▸ WHAT THE TASK REQUIRES:
Rewrite all of the items below, changing every "firefighter" to "rescue worker" and leaving everything else untouched. Leave the pictures out of your answer.

(Items from a spatial reasoning dataset)
● ● ●
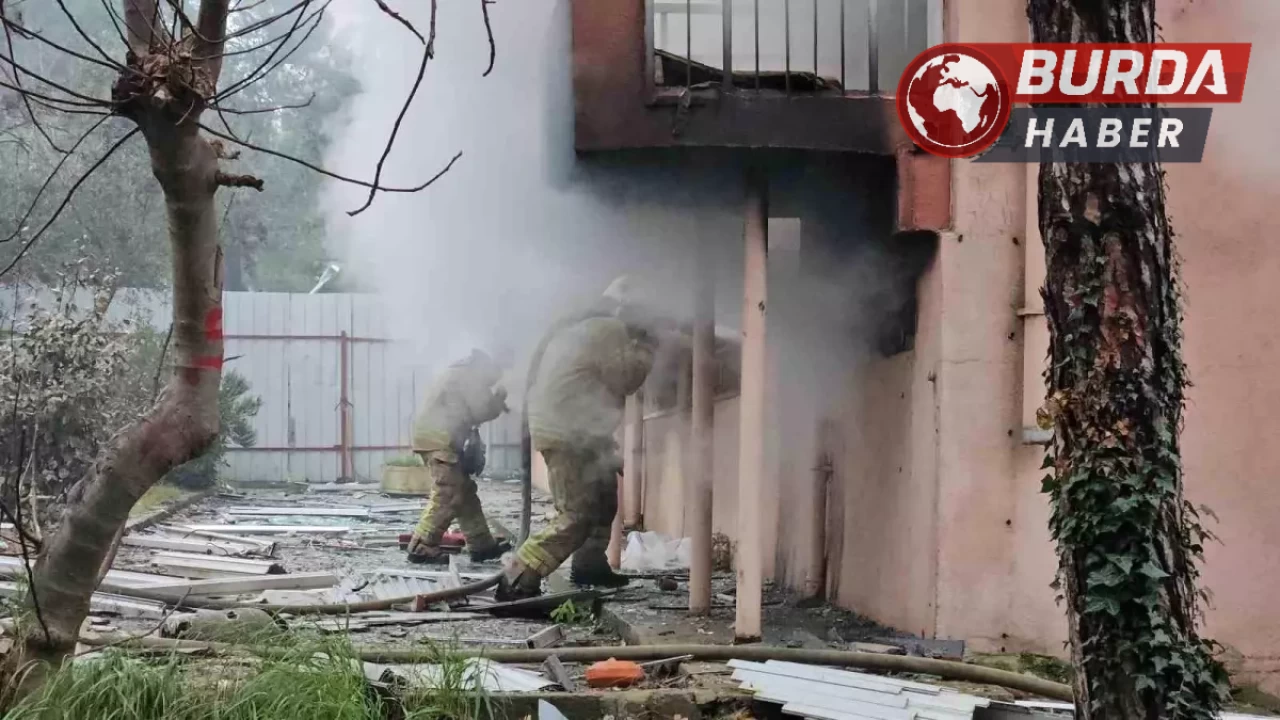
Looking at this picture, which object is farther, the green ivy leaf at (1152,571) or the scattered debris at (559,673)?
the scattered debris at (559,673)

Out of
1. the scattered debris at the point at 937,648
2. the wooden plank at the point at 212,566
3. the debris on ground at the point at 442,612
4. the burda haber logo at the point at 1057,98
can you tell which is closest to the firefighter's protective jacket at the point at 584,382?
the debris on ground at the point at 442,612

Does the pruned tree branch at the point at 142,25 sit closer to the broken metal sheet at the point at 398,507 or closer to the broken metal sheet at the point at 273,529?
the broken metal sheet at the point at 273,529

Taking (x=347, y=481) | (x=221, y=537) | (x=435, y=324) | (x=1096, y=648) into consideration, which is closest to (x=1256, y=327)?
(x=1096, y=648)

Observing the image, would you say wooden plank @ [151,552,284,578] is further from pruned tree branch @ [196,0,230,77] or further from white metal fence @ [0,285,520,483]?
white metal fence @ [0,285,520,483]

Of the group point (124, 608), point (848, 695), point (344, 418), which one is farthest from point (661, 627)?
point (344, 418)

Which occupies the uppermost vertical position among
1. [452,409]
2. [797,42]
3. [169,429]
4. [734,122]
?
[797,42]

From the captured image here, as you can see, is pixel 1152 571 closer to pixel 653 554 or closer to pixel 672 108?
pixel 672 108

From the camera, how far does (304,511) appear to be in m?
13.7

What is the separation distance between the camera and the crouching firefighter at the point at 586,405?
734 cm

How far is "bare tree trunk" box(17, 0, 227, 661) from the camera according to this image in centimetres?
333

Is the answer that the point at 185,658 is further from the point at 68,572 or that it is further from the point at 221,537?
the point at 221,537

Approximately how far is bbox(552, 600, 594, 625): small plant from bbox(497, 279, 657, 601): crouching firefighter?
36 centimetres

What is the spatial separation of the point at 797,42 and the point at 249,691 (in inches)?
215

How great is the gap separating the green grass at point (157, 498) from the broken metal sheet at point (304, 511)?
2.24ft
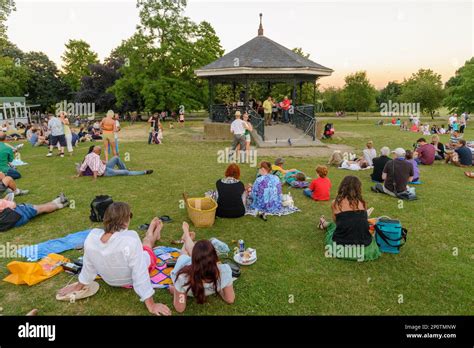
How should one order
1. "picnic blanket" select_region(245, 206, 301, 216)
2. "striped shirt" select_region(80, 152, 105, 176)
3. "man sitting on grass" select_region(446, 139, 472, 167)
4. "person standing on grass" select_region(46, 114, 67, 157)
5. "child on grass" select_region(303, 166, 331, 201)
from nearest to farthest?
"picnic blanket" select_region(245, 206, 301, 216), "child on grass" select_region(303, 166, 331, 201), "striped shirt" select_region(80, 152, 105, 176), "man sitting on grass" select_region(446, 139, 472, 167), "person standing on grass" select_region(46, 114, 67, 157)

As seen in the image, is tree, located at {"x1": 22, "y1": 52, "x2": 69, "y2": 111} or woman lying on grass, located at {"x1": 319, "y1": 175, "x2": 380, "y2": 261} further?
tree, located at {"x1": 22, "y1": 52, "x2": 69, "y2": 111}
● ● ●
▸ ANSWER TO THE EXERCISE:
Looking at this picture, which object is farther, the green ivy leaf at (1152,571) or the scattered debris at (559,673)?
the scattered debris at (559,673)

Out of
1. the scattered debris at the point at 937,648
2. the wooden plank at the point at 212,566
3. the debris on ground at the point at 442,612
4. the burda haber logo at the point at 1057,98
can you tell which is closest to the rescue worker's protective jacket at the point at 584,382?
the debris on ground at the point at 442,612

Does the pruned tree branch at the point at 142,25 sit closer to the broken metal sheet at the point at 398,507 or closer to the broken metal sheet at the point at 273,529?
the broken metal sheet at the point at 273,529

Taking (x=347, y=481) | (x=221, y=537) | (x=435, y=324) | (x=1096, y=648) into consideration, which is closest to (x=1256, y=327)?
(x=1096, y=648)

Observing the image, would you say wooden plank @ [151,552,284,578] is further from pruned tree branch @ [196,0,230,77] or further from white metal fence @ [0,285,520,483]?
white metal fence @ [0,285,520,483]

Of the group point (124, 608), point (848, 695), point (344, 418), which one is farthest from point (661, 627)?
point (344, 418)

Which occupies the uppermost vertical position among
1. [452,409]
2. [797,42]
3. [169,429]
4. [734,122]
?
[797,42]

From the captured image here, as you can see, is pixel 1152 571 closer to pixel 653 554 or closer to pixel 672 108?
pixel 672 108

From the camera, how far does (304,511) appear to be in m?
13.7

What is the separation distance between the camera and the crouching rescue worker at the point at 586,405?
734 cm

How far is "bare tree trunk" box(17, 0, 227, 661) from the camera according to this image in centimetres?
333

Is the answer that the point at 185,658 is further from the point at 68,572 or that it is further from the point at 221,537?
the point at 221,537

Approximately how far is bbox(552, 600, 594, 625): small plant from bbox(497, 279, 657, 601): crouching rescue worker?
36 centimetres

What is the spatial separation of the point at 797,42 and the point at 249,691 (in inches)?
215

How great is the gap separating the green grass at point (157, 498) from the broken metal sheet at point (304, 511)?
2.24ft
How should one order
1. "picnic blanket" select_region(245, 206, 301, 216)
2. "striped shirt" select_region(80, 152, 105, 176)
3. "man sitting on grass" select_region(446, 139, 472, 167)
4. "person standing on grass" select_region(46, 114, 67, 157)
5. "child on grass" select_region(303, 166, 331, 201)
from nearest to farthest?
"picnic blanket" select_region(245, 206, 301, 216), "child on grass" select_region(303, 166, 331, 201), "striped shirt" select_region(80, 152, 105, 176), "man sitting on grass" select_region(446, 139, 472, 167), "person standing on grass" select_region(46, 114, 67, 157)

As seen in the image, is tree, located at {"x1": 22, "y1": 52, "x2": 69, "y2": 111} or woman lying on grass, located at {"x1": 319, "y1": 175, "x2": 380, "y2": 261} further?
tree, located at {"x1": 22, "y1": 52, "x2": 69, "y2": 111}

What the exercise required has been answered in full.